We seek Jehovah by praying. Seek the Lord while He may be found and call upon Him while He is near (Is. 55:6). When God calls us to seek His face, then our soul responds, “Thy face, Jehovah, will I seek” (Ps. 27:8). Every test that God sends His people is so that we learn to seek Him. Instead of trusting in ourselves or seeking the help of man, we are to be on our knees seeking only Him and His grace. That is how Jehoshaphat began his prayer: “O Jehovah God of our fathers, art not thou God in heaven?” In the names Jehoshaphat used to address God (“Jehovah” and “God of our fathers”), he was reminding himself and Judah of the relationship God had established with them. This was very assuring. Then he directed their thoughts to what it means that God is God: “art not thou God in heaven?… and in thine hand is there not power and might, so that none is able to withstand thee?” (6). What a way to begin a prayer!

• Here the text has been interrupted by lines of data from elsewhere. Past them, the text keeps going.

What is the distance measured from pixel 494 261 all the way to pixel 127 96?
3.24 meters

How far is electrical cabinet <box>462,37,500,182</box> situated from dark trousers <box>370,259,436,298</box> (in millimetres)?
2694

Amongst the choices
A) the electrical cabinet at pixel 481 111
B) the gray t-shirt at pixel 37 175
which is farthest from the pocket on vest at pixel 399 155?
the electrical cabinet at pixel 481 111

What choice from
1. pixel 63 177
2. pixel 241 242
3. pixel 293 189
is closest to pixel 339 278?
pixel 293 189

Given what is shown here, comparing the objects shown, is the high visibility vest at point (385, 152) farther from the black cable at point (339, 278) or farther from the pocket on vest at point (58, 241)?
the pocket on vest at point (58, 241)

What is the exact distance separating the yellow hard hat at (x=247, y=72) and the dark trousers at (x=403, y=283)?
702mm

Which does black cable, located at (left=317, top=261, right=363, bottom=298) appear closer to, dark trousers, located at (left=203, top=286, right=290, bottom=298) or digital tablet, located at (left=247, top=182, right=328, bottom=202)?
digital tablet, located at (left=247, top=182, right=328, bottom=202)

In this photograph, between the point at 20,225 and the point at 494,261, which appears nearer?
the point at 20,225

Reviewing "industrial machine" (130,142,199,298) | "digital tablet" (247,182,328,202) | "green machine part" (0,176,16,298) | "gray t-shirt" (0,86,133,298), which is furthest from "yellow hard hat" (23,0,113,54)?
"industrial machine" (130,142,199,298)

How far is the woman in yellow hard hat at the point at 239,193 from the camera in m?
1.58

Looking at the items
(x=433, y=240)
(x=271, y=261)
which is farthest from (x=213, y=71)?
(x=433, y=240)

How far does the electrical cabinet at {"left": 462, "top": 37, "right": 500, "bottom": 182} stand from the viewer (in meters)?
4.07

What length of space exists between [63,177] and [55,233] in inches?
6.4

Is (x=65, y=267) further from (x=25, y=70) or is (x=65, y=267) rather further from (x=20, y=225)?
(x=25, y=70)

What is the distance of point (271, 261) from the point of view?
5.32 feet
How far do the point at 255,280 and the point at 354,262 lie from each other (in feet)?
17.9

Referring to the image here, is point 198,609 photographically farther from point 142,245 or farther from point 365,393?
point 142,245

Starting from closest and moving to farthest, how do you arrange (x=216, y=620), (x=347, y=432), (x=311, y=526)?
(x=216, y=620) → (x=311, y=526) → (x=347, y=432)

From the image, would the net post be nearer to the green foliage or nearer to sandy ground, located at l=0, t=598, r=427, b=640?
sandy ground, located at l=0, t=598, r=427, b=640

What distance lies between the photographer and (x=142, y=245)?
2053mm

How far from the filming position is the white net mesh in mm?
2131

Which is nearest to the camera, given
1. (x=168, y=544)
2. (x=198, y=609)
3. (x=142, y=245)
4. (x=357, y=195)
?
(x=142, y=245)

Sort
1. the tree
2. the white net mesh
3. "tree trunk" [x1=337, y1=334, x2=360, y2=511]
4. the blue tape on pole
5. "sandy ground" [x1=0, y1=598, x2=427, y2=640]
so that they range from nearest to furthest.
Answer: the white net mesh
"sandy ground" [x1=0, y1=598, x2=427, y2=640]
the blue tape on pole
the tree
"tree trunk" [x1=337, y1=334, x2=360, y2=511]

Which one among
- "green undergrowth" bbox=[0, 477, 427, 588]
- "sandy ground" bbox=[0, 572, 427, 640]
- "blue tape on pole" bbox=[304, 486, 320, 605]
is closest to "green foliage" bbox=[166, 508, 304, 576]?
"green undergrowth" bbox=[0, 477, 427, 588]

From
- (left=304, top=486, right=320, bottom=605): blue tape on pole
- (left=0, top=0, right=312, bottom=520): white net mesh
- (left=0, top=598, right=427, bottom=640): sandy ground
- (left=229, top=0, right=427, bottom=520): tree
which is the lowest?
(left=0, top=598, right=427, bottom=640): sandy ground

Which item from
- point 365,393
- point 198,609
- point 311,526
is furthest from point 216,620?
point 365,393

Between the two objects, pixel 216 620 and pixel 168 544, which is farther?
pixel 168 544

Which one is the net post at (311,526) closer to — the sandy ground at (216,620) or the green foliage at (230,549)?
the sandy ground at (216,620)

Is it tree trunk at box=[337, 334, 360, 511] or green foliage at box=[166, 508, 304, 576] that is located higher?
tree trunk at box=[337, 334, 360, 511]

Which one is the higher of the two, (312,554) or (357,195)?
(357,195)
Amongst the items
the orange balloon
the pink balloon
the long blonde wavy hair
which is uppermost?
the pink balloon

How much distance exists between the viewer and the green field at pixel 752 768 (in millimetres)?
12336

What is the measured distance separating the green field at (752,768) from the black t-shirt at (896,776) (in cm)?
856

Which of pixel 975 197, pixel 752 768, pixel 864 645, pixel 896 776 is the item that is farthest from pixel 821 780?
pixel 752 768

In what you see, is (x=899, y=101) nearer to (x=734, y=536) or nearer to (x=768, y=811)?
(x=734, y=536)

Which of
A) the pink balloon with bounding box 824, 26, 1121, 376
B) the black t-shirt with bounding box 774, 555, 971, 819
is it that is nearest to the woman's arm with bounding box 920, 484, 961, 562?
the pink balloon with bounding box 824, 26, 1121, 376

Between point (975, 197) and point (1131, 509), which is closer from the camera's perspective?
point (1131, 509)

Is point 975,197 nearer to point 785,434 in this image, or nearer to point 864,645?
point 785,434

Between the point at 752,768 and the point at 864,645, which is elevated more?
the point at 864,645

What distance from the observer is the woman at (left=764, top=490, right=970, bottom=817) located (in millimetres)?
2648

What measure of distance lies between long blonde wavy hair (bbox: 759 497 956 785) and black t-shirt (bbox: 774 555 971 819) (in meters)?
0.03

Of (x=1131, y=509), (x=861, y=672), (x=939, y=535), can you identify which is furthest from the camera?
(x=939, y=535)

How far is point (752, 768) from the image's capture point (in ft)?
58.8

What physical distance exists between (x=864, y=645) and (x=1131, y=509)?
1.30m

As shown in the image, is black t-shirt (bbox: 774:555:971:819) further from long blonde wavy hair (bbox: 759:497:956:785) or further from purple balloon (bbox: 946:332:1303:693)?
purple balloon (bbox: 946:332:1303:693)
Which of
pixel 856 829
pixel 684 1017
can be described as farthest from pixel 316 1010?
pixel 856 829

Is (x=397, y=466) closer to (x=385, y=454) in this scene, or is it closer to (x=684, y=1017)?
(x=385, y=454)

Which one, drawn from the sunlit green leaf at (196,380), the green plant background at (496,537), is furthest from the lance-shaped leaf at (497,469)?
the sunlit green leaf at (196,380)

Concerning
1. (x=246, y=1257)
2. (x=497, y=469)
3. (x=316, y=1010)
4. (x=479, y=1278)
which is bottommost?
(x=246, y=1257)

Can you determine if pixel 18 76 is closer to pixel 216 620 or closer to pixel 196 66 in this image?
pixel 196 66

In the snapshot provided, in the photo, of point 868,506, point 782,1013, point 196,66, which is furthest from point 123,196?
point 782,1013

The activity of seeking the Lord means that we are considering the promises He gives His children in His Word. Learn from the Scriptures the promises that God has made to His children and then pray them. In his prayer, Jehoshaphat recalled how God had driven out the inhabitants of the land of Canaan and given it to Israel. How, therefore, could God let them be driven out of the land now (7, 8)? He also recalled the promise made at the dedication of the temple (I Kings 8:37) that “when evil cometh upon us” and “we stand before this house, and in thy presence … and cry unto thee in our affliction, then thou wilt hear and help” (9). Jehoshaphat also prayed about the history of Israel in not destroying Moab, Ammon, and Edom when they were entering Canaan (10, 11). To seek Jehovah is to pray His own Word.
When we seek Jehovah, then “our eyes are upon thee” (12). This is the best way to respond to the trials He sends. When we feel surrounded by the enemy, then we must look up to our covenant God in prayer, for prayer puts us into covenant fellowship with the living God. When we seek Jehovah, then we see the unchanging, ever faithful God, who never ceases to give mercy.
The people of Jerusalem and Judah who could respond did so immediately. They “gathered themselves together, to ask help of Jehovah.” They “came to seek Jehovah” too. During Jehoshaphat’s reign, he and the people had been sincerely seeking God, striving to do what was right. Now, under trial, they knew that they ought not do anything less. They were called to do the same thing they had been doing—but with greater fervency. Not despair. Not think that it would do no good. Rather, the same grace that drew them to seek the Lord before the trial is what they now seek of the Lord so that they might respond properly.
They gathered together in the court of the temple, looking to Jehovah. What a striking sight: a pleading king, a quiet, humbled crowd of people! And not just men, but “their little ones, their wives, and their children” (13)! Most touching was the presence of their dependents and their little children, making their silent appeal to their heavenly Father. They stood in humble and submissive expectancy.
This is the result God was seeking in this trial. While we want deliverance from a problem, God wants His children to seek Him, to put their eyes on Him, to look up! While we are pleased with answers to our prayers, God is pleased with our praying.
Jehoshaphat set the tone by setting himself to seek Jehovah. He made a resolution to respond to God’s rod by seeking God. And when we set our eyes on Jehovah, then we have every reason to sing His praises: “Praise Jehovah, for his mercy endureth for ever” (21). Pray! And then sing!